* [Extrait du texte]
━━━━━━━━━━━━━━━━━━━━━━━━━━━━━━

"Toute connaissance est une réponse à une question." Edgar Morin.
On connaît les classiques du genre : vous êtes réservé sur le mariage pour tous ou la PMA, vous êtes homophobe, sévère à l’égard du gouvernement israélien, antisémite, vous émettez un jugement négatif sur l’islam, islamophobe, vous n’avez rien contre le burkini, islamo-gauchiste, vous distinguez l’œuvre de l’auteur (Céline, Polanski…au hasard), raciste, sexiste, voire pédo-criminel, vous vous interrogez sur les causes naturelles du réchauffement climatique, climatosceptique, vous pensez que la transition énergétique ne peut se passer d’une part de nucléaire, fou dangereux, vous n’êtes pas favorable à l’entrée de l’Ukraine dans l’Union Européenne, affreux poutinophile…Voilà, il est plus reposant d’étiqueter et d’attaquer les personnes que de disputer les opinions. Le Bien a parlé, taisez-vous, vous êtes le Mal.
Cette mise en boite systématique et paresseuse, ce prêt-à-porter standardisé fidèlement soumis aux contours du patron, qu’il penche à droite ou à gauche, permettent de gagner du temps, de renouveler le stock et de baisser les coûts de la pensée complexe. Autocensure douce, angoisse d’être clivant, minoritaire, singulier, d’affronter la critique qui dérange face au confort pantouflard du consensus ? Mais condamnation féroce et impitoyable de ceux qui auraient l’audace de sortir de l’atelier et de se risquer à la haute couture ! La question sera écartée, l’incertitude exorcisée, l’hérésie condamnée, découvrez-vous devant la procession, faute de quoi, en toute bonne foi, on vous mène au bûcher en chantant des cantiques.

━━━━━━━━━━━━━━━━━━━━━━━━━━━━━━

* [Données enregistrées]
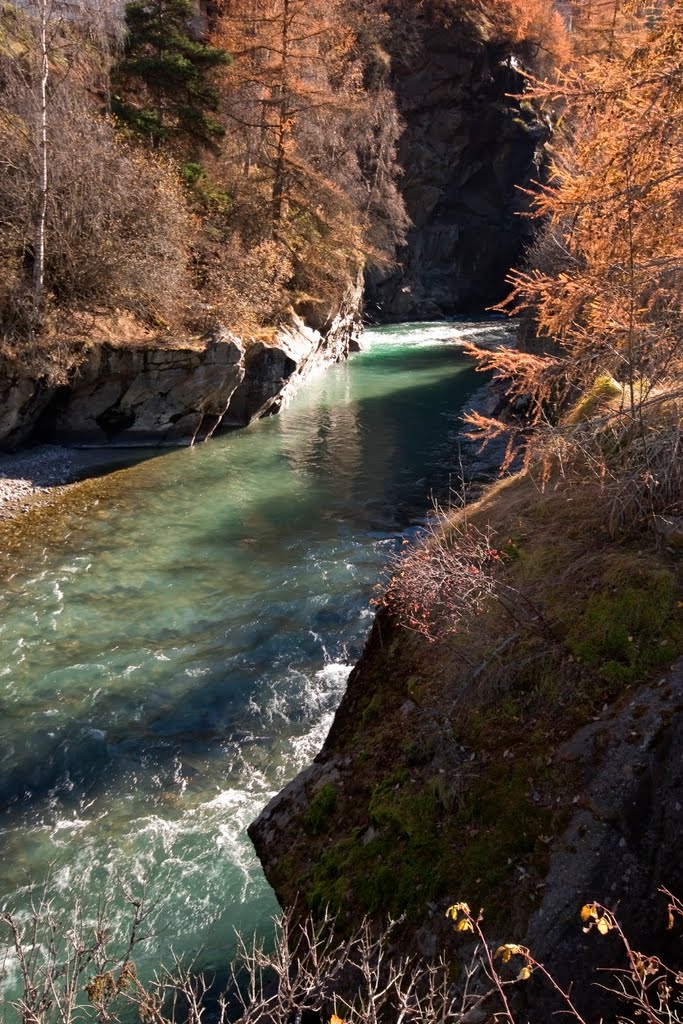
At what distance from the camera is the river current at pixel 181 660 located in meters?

━━━━━━━━━━━━━━━━━━━━━━━━━━━━━━

* [Actions demandées]
1/ Extrayez du texte sur les étiquettes, sans rien y changer, le passage qui s'ouvre sur les mots contenant « Cette mise en » et se ferme sur « chantant des cantiques. ».
2/ Prolongez le texte sur les étiquettes à partir de sa dernière phrase.

* [Réponses]
1/
Cette mise en boite systématique et paresseuse, ce prêt-à-porter standardisé fidèlement soumis aux contours du patron, qu’il penche à droite ou à gauche, permettent de gagner du temps, de renouveler le stock et de baisser les coûts de la pensée complexe. Autocensure douce, angoisse d’être clivant, minoritaire, singulier, d’affronter la critique qui dérange face au confort pantouflard du consensus ? Mais condamnation féroce et impitoyable de ceux qui auraient l’audace de sortir de l’atelier et de se risquer à la haute couture ! La question sera écartée, l’incertitude exorcisée, l’hérésie condamnée, découvrez-vous devant la procession, faute de quoi, en toute bonne foi, on vous mène au bûcher en chantant des cantiques.

2/
Et voici, dernière en date et significative, la récente illustration de cette bienséance maltraitante, à la suite du vent mauvais soufflant de l’Atlantique, une demande, désormais quasi unanime (ça n’a pas toujours été le cas) de constitutionnaliser le droit à l’IVG qui existe en France depuis janvier 1975. Malheur à qui s’aviserait de s’interroger, je dis bien, seulement s’interroger, sur le bien fondé, l’utilité, l’opportunité d’une telle disposition ! Aussi sec, avec une robuste malhonnêteté intellectuelle, l’inquisition tente de pulvériser le porteur du doute, l’accusant, en vrac, d’être contre la liberté des femmes à disposer de leur corps en remettant en cause le droit à l’avortement, complice crypto-évangéliste des mouvements les plus réactionnaires, voire des juges suprêmes américains qui, eux, en effet, ont remis en cause ce droit. Et, cela va de soi, on disqualifie ceux qui ne pouvant "tomber enceinte" (sic) ne sont donc pas légitimes à donner un avis (si, si, lu sur twitter à l’adresse de F. Bayrou !).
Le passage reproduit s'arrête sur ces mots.